There is no place I would rather be on Easter Morning than the Naval Academy Chapel for nine o’clock Mass. The splendor of the ceremony itself moves me to doubt my doubts and surrender to the mystery of my faith. But I must confess, I spend as much time surveying the people around me as I do the priests on the altar. The chapel overflows with Midshipmen alongside their parents, brothers, sisters, and sweethearts who have traveled to Annapolis for the Easter holiday. The midshipmen, who at a young age chose a course most of their peers would not, renew within me great hope for our country as their generation comes of age and takes the helm. Mass stirs my soul, the mids my heart.
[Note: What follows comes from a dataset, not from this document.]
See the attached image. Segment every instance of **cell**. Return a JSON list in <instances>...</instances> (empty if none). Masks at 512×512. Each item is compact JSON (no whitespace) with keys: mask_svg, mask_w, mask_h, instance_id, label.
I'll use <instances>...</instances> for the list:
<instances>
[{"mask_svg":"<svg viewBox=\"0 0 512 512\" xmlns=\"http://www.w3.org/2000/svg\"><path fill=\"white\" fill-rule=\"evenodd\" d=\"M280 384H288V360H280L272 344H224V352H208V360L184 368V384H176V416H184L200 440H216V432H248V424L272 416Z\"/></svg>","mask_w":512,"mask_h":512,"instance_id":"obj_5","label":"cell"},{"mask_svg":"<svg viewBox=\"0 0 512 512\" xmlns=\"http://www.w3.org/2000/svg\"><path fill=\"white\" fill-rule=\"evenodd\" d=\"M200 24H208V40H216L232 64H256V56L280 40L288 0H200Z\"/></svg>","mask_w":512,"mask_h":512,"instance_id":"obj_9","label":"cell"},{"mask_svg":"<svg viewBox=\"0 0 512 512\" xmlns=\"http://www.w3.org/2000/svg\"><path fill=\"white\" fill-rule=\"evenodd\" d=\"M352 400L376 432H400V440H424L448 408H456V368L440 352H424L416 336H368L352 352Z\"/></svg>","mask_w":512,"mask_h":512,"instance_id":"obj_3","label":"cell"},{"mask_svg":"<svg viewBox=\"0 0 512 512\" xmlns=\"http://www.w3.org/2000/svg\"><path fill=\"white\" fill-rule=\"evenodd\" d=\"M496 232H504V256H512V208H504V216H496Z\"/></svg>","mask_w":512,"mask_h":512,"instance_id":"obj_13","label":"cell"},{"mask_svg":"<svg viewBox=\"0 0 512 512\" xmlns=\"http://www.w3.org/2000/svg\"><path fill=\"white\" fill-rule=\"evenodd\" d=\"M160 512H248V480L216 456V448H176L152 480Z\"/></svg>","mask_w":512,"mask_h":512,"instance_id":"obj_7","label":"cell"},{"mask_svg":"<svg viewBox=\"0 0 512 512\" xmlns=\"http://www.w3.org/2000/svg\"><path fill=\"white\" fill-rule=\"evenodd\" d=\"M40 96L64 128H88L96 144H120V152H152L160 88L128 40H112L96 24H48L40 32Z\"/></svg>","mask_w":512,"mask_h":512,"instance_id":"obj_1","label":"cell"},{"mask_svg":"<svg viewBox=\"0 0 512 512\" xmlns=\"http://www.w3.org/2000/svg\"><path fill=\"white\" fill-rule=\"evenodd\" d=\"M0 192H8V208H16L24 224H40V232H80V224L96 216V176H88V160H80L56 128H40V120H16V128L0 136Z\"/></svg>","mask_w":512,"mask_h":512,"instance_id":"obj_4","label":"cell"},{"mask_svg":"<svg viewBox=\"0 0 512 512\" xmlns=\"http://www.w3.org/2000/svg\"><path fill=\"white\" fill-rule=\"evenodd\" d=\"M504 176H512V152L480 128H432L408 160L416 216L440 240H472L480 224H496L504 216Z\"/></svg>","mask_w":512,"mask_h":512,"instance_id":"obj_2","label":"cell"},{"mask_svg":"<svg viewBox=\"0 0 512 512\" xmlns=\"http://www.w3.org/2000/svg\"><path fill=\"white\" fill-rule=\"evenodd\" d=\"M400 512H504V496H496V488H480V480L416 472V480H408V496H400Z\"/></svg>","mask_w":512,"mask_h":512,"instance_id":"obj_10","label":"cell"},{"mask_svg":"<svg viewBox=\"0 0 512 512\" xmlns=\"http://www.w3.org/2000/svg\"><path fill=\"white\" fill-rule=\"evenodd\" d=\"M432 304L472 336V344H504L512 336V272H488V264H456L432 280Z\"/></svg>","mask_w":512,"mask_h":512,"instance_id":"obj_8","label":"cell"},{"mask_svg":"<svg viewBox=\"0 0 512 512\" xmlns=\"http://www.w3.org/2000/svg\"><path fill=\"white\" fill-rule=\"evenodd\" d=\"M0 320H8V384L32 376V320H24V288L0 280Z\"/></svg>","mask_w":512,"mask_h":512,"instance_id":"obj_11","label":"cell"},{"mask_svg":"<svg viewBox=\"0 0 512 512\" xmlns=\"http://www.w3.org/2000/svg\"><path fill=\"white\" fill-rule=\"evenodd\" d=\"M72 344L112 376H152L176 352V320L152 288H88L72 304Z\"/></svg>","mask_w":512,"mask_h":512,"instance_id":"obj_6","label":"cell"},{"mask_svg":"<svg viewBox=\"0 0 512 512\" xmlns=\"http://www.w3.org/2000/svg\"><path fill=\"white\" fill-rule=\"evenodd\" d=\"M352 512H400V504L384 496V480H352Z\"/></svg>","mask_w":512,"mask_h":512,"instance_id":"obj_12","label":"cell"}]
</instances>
However, I also think of my own students at the community college where I teach English as a Second Language. At first glance, one may see no similarities between midshipmen and the immigrants and refugees in my classroom. My students, at a young age, chose a course that left all that was known in hope of finding something better. But first, they must learn a new language, a new culture, a new set of values. And they must make new friends, for here all they have is each other. My readers can surely see that there are more similarities than differences between the midshipmen and my ESL students.
But one student, Daniel, was heavy on my mind last Easter as I sat in Sleepy Hollow and my eyes followed the priests making their way down the center aisle. Daniel had fled the violence of his Dinka village in southern Sudan, walking through sub-Saharan heat and jungle, losing friends and brothers along the way to wild animal attacks, starvation, dehydration, and the guns of their enemies. The Red Cross provided the young refugees with food and shelter upon their arrival in Kenya, and to make a long story short, arranged to have the children, mostly boys, sponsored and settled through out the United States. This is how Daniel came to be in my classroom at Tidewater Community College.
In my composition class, Daniel could write letter-perfect essays about his native Dinka traditions, but when writing about the world around him now, he simply could not write coherently. He explained this to me one day in my office; “Dinka is clear to me. This place is not clear to me yet.” I worried a lot about Daniel; as his teacher, I saw that this lack of clarity was affecting his grades and could hold this determined student back. These thoughts of him led me to abandon the celebration of Mass to ponder the walls of the chapel, as I have done so often before. Two-thirds of the rectangular blocks have been painted a creamy white, while the remaining third are a soft camel color. One would expect there to be a symmetrical pattern between white blocks and the camel-colored ones; everything else on the grounds of the Academy is in perfect military symmetrical order. I study the wall, but they continue to bewilder me. My only guess is that so many grads who return to the chapel are moved to ask their God why they are still here, and their shipmate is not, just as Daniel may wonder about himself and his own lost brothers. Perhaps the lack of a pattern on the Chapel walls is intentional as it serves to address the mystery of how God works; this is as far as I ever get.
Last Easter morning, Daniel’s dilemma was heavy on my mind, and those randomly placed camel- colored blocks stared back at me from each of the four walls. I recalled having read somewhere that the human experience on this planet is similar to that of a dog in a library. The answers to all of our questions are right in front of us, but we just can’t read at that level yet. From my pondering of Daniel’s situation in my culture, I understood that Daniel was in my library, trying to make sense of it all, but he can’t read this place. Not yet. I, too, am like a dog in a library. Every Easter, I return to the Naval Academy Chapel to experience the hope amid the young brigade and the faith reflected in the ancient ceremony of Mass. This enables me to doubt my own doubts and to hope that one day I will understand the pattern on those walls and be given the answers to all my questions. But I am not there yet.